The two surfaces use different field names for the same values: the WARNING log line uses the v0.8 #6 structured-logging schema keys (error_type / error_message), while BehaviorFailure uses Python-conventional attribute names (exception_type / message). The values are identical — only the names differ.

The two surfaces are additive and don't change the failure model: events stay the durable record, behaviors that fail still don't raise out of run_goal(), and existing code subscribing to behavior.failed keeps working unchanged.

Dispatch-Time Routing

Most failures that happen while a behavior is executing become behavior.failed. That includes regular behavior body exceptions, LLM carrier errors (LLMBehaviorError), tool carrier errors (ToolError / UnknownToolError), and budget checks that stop a behavior before it can safely continue.

Two dispatch-adjacent failures intentionally escape as exceptions:

  • ReplayDivergenceError during strict replay. Strict replay is a caller-requested verification mode; a mismatch means the recorded run and the live code no longer agree. Emitting behavior.failed would hide the verifier's answer inside the log it is checking, so the runtime raises to the caller instead.
  • Pattern contract failures before behavior invocation. Unsupported pattern syntax is rejected at registration time. If a pattern evaluator hits an unsupported shape while matching, no behavior body has started and no behavior-owned recovery path exists; the runtime raises the pattern error rather than inventing a behavior.failed event for work that never began.

The boundary is: once the runtime has entered a behavior body or an LLM/tool sub-step owned by that behavior, recoverable failures are events. Verification and contract-validation failures at runtime entry points remain exceptions.

"When in doubt, an event"

If you're writing a behavior and you're about to raise an exception because something downstream "should never happen," ask:

  • Can the caller reasonably catch and act on this?
  • Is the failure attributable to a specific event in the log?

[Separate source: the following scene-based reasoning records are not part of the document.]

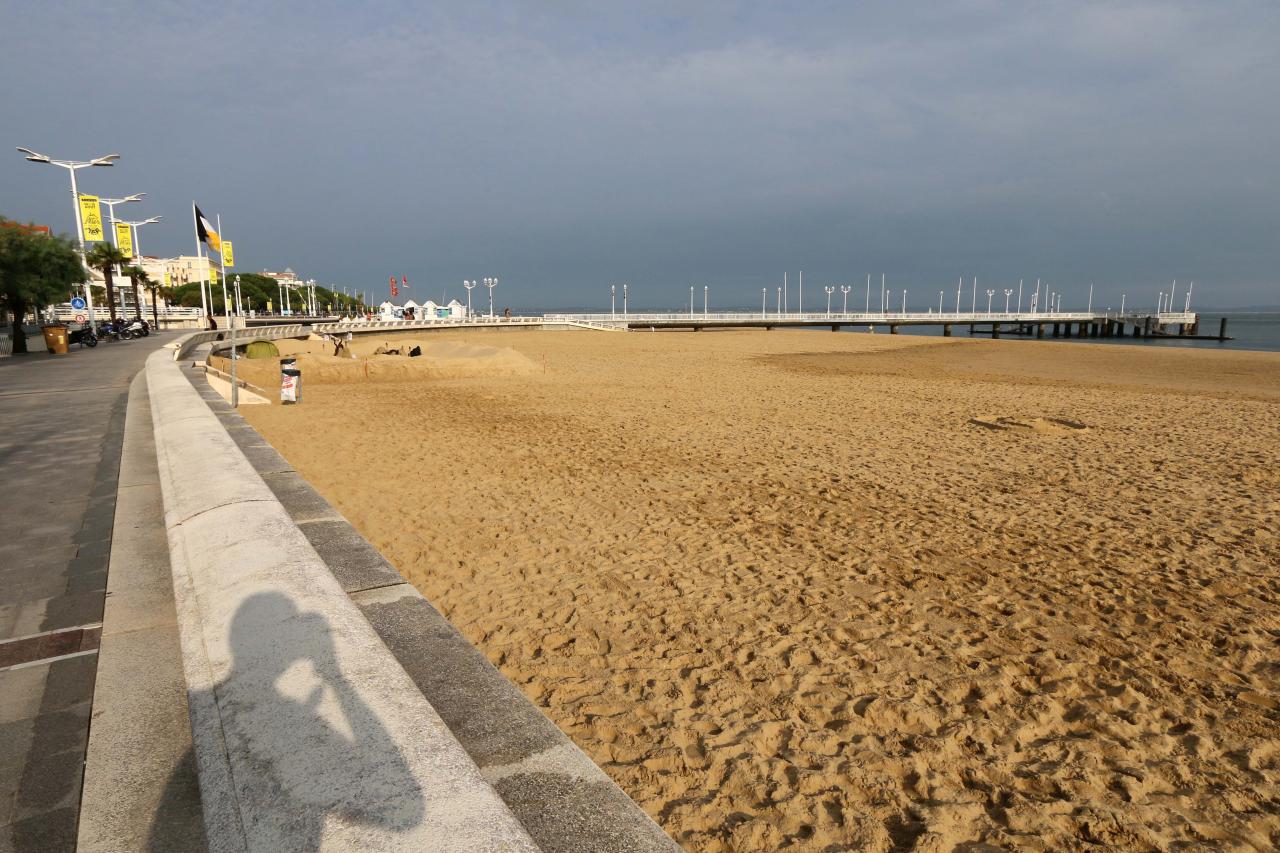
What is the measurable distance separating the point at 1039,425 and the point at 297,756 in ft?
45.5

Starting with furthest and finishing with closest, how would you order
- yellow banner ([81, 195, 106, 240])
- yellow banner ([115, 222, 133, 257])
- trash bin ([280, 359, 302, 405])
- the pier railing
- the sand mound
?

If the answer to the first is "no" and the answer to the second is "yes," emit an event instead. The audit trail is the durable record; exceptions are just the runtime's way of refusing the current call.

This rule is what kept BehaviorFailedError and BudgetExhaustedError out of the framework's exception hierarchy. Both were considered during the v1.0 error-rewrite series and rejected because their information already lives in events. Adding them as exceptions would have surfaced two parallel failure surfaces — one in the trace, one in caller code — and the divergence is exactly the kind of subtle inconsistency that makes a framework feel unreliable six months in.